Countless studies have shown that in the software/tech industry your core skills are only the surface of what’s most important for a particular career/job. What really matters is your ability to communicate, solve problems and empathize. Essentially your social skills and your emotional intelligence.
How do you screen for this when you’re interviewing candidates for dynamic positions of varying levels across multiple disciplines? The answer is to Start With Why. Simon Sinek’s book and philosophy on leadership and culture is an absolute must read for any leader or hiring manager in any capacity. When you Start With Why you are aligning your team(s) on the same mission and objectives.
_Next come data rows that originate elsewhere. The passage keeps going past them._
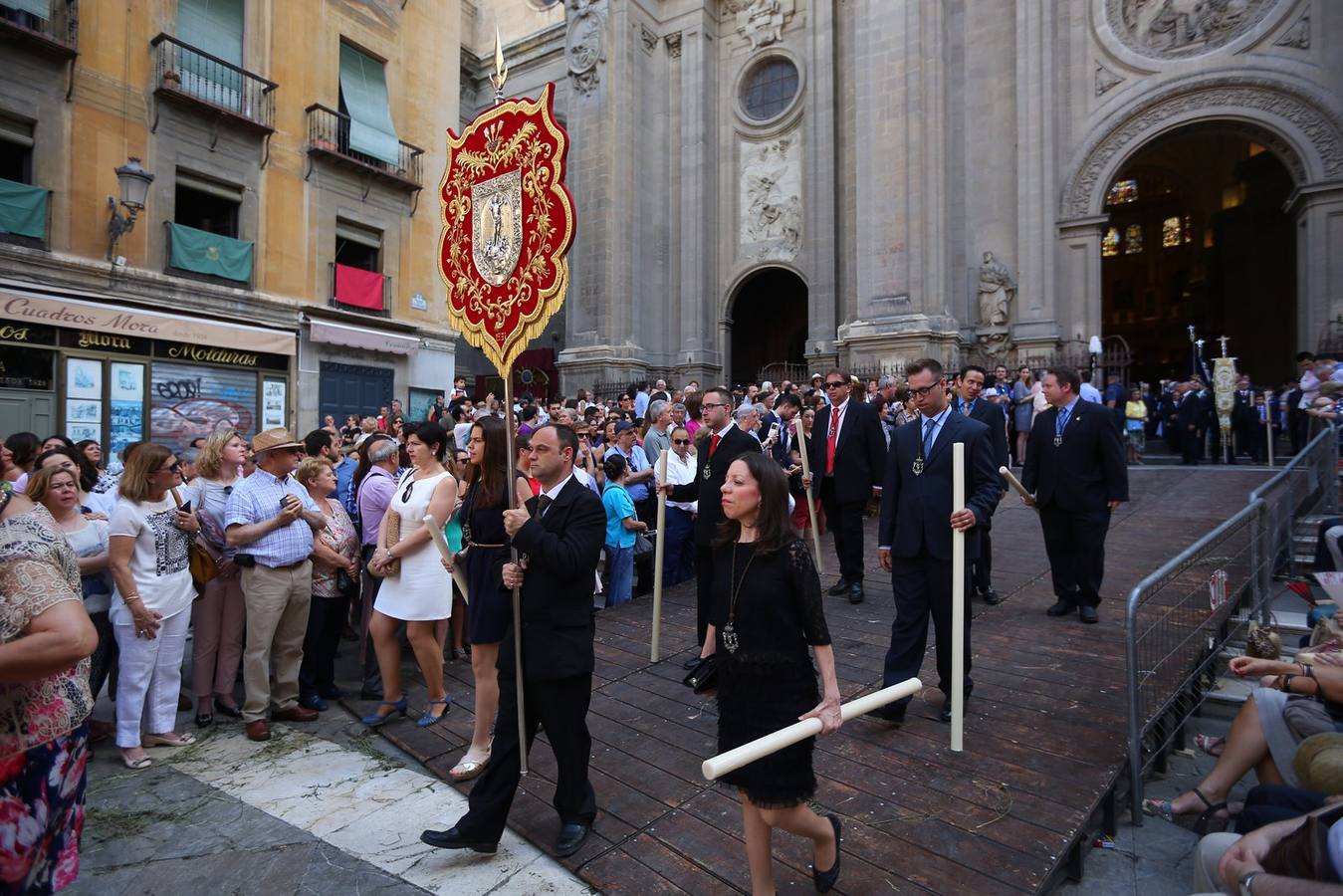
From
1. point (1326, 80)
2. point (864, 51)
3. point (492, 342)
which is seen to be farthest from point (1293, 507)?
point (864, 51)

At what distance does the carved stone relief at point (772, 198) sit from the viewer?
2341cm

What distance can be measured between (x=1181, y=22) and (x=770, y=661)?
22836mm

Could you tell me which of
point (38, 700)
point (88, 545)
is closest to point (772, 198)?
point (88, 545)

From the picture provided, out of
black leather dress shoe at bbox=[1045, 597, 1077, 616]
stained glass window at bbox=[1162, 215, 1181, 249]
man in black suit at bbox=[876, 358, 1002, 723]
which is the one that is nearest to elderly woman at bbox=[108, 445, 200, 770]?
man in black suit at bbox=[876, 358, 1002, 723]

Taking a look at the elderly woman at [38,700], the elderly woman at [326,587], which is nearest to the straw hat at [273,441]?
the elderly woman at [326,587]

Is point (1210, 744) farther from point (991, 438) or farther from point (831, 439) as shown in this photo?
point (831, 439)

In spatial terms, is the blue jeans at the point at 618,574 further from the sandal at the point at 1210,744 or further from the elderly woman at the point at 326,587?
A: the sandal at the point at 1210,744

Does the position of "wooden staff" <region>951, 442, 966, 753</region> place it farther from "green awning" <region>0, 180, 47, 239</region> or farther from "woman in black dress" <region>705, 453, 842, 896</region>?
"green awning" <region>0, 180, 47, 239</region>

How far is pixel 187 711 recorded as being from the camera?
18.1 ft

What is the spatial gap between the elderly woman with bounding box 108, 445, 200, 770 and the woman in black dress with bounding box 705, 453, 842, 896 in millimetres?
3943

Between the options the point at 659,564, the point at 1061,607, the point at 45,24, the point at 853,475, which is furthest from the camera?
the point at 45,24

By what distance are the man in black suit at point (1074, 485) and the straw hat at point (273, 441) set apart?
236 inches

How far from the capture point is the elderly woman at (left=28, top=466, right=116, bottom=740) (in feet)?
14.0

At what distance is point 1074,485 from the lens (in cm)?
630
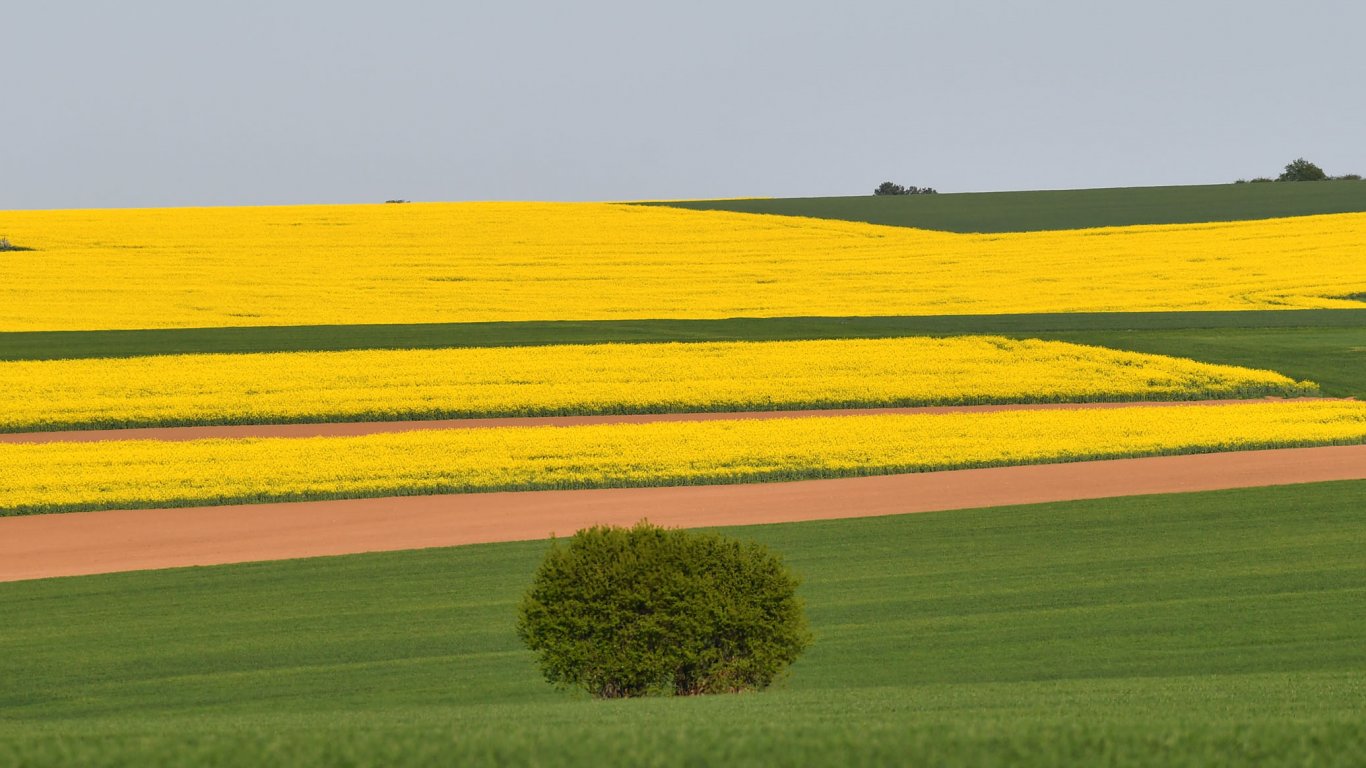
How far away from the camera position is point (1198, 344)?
1471 inches

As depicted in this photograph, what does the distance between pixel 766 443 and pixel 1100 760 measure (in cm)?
2177

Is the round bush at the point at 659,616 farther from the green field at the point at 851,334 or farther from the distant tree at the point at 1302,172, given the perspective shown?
the distant tree at the point at 1302,172

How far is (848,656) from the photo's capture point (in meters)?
13.9

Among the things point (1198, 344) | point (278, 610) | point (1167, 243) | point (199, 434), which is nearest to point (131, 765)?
point (278, 610)

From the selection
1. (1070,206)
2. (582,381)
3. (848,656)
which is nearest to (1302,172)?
(1070,206)

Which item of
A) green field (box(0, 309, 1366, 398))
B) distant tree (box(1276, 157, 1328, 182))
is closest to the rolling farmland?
green field (box(0, 309, 1366, 398))

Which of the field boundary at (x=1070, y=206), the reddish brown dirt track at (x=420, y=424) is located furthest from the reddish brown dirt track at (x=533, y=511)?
the field boundary at (x=1070, y=206)

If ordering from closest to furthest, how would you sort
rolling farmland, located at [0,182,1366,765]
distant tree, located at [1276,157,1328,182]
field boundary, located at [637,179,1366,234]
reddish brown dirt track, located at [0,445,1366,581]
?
rolling farmland, located at [0,182,1366,765], reddish brown dirt track, located at [0,445,1366,581], field boundary, located at [637,179,1366,234], distant tree, located at [1276,157,1328,182]

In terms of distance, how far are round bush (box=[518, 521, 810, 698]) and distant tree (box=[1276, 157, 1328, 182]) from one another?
9009cm

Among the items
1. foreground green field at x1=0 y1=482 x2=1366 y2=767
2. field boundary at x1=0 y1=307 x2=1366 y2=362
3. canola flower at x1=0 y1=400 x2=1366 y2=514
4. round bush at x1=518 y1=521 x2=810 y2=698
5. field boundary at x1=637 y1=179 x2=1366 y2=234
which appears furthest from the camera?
field boundary at x1=637 y1=179 x2=1366 y2=234

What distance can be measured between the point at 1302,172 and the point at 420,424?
77211 millimetres

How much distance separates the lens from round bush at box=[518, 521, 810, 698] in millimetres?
11312

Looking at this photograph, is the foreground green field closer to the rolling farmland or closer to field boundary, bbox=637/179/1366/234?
the rolling farmland

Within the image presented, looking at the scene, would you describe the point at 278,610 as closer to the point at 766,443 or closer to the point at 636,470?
the point at 636,470
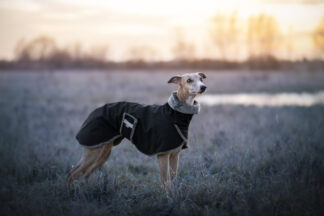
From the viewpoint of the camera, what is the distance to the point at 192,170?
5.71 metres

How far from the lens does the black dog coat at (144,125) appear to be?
4.57 m

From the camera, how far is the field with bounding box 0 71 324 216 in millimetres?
4207

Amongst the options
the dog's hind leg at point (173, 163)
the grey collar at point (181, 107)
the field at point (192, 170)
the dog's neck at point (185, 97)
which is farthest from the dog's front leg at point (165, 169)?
the dog's neck at point (185, 97)

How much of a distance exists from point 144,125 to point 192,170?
1.66 metres

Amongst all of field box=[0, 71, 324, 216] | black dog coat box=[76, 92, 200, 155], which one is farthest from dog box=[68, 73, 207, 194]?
field box=[0, 71, 324, 216]

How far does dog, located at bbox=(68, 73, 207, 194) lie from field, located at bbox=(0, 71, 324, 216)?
1.10ft

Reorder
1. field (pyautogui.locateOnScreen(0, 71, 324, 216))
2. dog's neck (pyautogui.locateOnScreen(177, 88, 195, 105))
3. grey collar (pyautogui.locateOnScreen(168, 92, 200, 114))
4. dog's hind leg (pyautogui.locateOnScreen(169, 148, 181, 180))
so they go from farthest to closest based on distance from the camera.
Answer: dog's neck (pyautogui.locateOnScreen(177, 88, 195, 105)) → dog's hind leg (pyautogui.locateOnScreen(169, 148, 181, 180)) → grey collar (pyautogui.locateOnScreen(168, 92, 200, 114)) → field (pyautogui.locateOnScreen(0, 71, 324, 216))

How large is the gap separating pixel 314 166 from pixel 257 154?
1.22 metres

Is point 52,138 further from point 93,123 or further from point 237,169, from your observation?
point 237,169

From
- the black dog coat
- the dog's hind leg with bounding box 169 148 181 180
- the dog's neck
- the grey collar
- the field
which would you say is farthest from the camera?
the dog's neck

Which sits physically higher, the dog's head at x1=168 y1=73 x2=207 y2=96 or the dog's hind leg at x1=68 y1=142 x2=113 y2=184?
the dog's head at x1=168 y1=73 x2=207 y2=96

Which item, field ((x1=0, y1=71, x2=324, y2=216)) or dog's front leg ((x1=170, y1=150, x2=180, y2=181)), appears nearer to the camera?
field ((x1=0, y1=71, x2=324, y2=216))

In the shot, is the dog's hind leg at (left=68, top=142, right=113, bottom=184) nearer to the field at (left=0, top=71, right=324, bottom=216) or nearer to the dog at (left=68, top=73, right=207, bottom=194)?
the dog at (left=68, top=73, right=207, bottom=194)

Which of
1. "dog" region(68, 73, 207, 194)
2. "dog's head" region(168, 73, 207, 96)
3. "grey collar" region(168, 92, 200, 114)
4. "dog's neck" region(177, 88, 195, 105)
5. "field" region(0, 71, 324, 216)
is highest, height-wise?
"dog's head" region(168, 73, 207, 96)
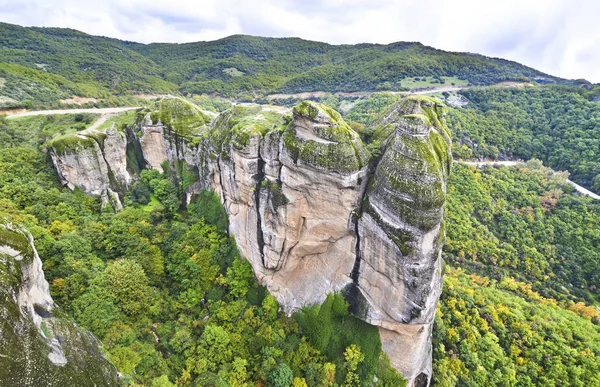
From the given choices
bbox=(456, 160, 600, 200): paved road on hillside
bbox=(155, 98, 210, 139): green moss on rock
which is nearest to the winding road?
bbox=(456, 160, 600, 200): paved road on hillside

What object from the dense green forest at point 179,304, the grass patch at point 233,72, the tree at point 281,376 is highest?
the grass patch at point 233,72

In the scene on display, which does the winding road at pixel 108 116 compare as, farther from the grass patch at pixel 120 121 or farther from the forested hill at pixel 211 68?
the forested hill at pixel 211 68

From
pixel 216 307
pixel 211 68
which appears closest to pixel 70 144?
pixel 216 307

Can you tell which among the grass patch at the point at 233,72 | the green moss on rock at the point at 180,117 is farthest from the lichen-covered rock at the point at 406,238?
Answer: the grass patch at the point at 233,72

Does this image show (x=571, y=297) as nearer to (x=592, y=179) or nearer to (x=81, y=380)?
(x=592, y=179)

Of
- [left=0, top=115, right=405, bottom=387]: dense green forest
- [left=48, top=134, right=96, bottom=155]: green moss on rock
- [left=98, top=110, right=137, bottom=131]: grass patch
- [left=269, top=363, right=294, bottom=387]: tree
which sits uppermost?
[left=98, top=110, right=137, bottom=131]: grass patch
After establishing why and being honest and diligent (and patient!) you can focus on the soft skills that matter with an understanding and ability to focus on what really matters for doing great work on your team(s).
There are as many or more studies and conversations and blog posts that have for years attempted to dissuade organizations from the traditional whiteboard interview, and yet here we are continuing to see it and hear of it being done even at major companies.
Rather than ask a candidate to solve an arbitrary function or method on a whiteboard (insisting you are not concerned about syntax or precision) which you have undeniably vacillated on for countless hours, ask a candidate to explain to you a tricky algorithm or problem they solved in code. For example, if you really mean what you say, do not ask a candidate to “solve” an example exercise of writing a function
int is_anagram(string str), ask them to share and walk through a piece of code they actually wrote, and more importantly is actually of use.
First of all, any candidate worth a damn will have prepared the basic computer science exercises ahead of time, and will be able to recite much of the textbooks to you, so you’re not really learning anything except for their ability to prepare and take things seriously; which while valuable and important, is not going to find you the “bar raiser” candidates.
However, if you ask a candidate to explain a problem they had, and gave them the time and freedom to explain the problem and their solution, you will gain immense understanding of not only how they think and work, but you can begin to poke holes and get a real understanding for what they specifically worked on.
After all, if we’re being honest with ourselves, any coding exercise is a solved problem that virtually no engineer will ever think about except to google search the function header for how to use it. And furthermore, if you’re asking engineers to write code in notepad instead of a professional IDE, no candidate worth a damn will work for your organization, so you can safely assume basic syntax and formatting will be handled by the tools they use every second of their professional life.